◆ YOUR INSTRUCTIONS ◆
Look for the string "plains" in the listing below, then copy every line that has it.

++++ DATA FOR THIS EXERCISE ++++

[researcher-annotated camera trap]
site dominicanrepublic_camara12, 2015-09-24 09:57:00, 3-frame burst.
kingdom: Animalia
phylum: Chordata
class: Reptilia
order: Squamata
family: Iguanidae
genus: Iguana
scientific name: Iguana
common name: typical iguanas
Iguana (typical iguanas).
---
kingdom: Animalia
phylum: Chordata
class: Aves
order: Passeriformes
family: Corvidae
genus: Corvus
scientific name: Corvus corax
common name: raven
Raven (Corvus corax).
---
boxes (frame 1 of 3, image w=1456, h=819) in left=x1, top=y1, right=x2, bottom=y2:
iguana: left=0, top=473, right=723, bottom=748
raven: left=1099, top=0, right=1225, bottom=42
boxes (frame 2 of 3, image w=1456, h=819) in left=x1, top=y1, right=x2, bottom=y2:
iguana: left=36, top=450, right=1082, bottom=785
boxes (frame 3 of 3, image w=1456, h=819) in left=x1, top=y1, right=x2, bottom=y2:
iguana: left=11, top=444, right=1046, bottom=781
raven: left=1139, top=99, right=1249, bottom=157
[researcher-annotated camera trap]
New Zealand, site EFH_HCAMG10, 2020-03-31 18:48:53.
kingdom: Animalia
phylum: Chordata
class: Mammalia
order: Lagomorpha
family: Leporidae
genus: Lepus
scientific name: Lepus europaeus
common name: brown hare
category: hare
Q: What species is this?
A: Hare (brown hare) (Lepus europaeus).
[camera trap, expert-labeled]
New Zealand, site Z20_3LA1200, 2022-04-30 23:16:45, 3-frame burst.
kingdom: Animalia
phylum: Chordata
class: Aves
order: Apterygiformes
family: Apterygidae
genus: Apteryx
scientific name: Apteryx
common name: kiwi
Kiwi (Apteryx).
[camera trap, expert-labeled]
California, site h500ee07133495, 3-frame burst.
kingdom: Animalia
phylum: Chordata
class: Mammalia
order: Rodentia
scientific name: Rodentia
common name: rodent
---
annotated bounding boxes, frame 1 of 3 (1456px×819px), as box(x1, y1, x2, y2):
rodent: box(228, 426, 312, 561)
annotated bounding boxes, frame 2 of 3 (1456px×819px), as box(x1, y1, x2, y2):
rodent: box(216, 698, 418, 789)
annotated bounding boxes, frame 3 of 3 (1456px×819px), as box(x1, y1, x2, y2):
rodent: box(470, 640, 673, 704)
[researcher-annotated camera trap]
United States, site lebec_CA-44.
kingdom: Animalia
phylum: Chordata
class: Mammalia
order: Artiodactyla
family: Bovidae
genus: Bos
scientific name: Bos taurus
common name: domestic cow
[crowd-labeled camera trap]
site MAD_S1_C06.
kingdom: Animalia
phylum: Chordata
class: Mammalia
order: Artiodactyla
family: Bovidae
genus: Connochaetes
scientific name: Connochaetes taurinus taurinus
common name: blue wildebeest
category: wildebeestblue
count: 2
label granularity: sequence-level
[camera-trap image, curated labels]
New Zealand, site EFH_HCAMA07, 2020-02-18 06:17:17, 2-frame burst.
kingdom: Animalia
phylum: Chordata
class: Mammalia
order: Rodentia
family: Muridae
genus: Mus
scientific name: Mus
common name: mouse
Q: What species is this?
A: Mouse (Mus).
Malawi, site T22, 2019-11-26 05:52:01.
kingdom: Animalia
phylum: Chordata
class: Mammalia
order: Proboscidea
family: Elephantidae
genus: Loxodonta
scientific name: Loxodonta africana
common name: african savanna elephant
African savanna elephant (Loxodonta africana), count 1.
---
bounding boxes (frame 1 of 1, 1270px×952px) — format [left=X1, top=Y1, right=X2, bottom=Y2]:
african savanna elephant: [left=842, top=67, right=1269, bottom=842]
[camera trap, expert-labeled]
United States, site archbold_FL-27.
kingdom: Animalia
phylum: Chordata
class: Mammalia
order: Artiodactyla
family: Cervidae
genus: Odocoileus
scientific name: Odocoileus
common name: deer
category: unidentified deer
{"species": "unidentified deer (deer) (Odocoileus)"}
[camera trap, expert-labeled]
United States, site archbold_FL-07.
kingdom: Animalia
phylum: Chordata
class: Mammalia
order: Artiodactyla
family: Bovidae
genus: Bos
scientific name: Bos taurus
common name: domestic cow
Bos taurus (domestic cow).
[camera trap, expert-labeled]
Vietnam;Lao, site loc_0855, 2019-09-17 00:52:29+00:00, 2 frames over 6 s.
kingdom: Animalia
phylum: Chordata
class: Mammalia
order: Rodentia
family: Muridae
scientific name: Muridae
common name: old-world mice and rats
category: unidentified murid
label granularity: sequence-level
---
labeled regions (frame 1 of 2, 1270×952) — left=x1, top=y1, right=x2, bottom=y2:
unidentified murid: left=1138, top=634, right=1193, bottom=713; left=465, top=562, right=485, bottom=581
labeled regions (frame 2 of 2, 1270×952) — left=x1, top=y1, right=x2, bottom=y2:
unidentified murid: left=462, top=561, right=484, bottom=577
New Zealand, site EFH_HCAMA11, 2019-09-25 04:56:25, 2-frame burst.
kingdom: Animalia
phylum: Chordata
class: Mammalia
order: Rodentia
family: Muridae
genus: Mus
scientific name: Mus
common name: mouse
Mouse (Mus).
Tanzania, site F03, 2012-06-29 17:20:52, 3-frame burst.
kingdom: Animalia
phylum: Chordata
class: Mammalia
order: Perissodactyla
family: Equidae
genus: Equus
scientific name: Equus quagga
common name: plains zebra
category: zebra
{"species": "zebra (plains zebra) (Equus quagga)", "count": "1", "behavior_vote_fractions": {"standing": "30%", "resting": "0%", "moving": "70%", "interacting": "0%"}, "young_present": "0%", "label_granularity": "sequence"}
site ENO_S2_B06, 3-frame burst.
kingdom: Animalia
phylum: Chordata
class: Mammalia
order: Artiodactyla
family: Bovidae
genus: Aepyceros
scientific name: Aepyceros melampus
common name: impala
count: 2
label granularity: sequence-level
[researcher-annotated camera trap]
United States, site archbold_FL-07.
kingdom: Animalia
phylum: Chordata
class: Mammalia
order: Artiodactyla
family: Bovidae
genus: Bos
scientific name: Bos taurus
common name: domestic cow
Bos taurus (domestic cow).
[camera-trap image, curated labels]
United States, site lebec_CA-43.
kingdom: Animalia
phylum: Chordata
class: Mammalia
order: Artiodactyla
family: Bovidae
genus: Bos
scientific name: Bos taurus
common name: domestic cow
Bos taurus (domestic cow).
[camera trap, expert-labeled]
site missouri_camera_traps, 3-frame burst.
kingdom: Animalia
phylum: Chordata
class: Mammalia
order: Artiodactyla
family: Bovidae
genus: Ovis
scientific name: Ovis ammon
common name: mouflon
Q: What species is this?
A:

++++

◆ EXERCISE SOLUTION ◆
common name: plains zebra
{"species": "zebra (plains zebra) (Equus quagga)", "count": "1", "behavior_vote_fractions": {"standing": "30%", "resting": "0%", "moving": "70%", "interacting": "0%"}, "young_present": "0%", "label_granularity": "sequence"}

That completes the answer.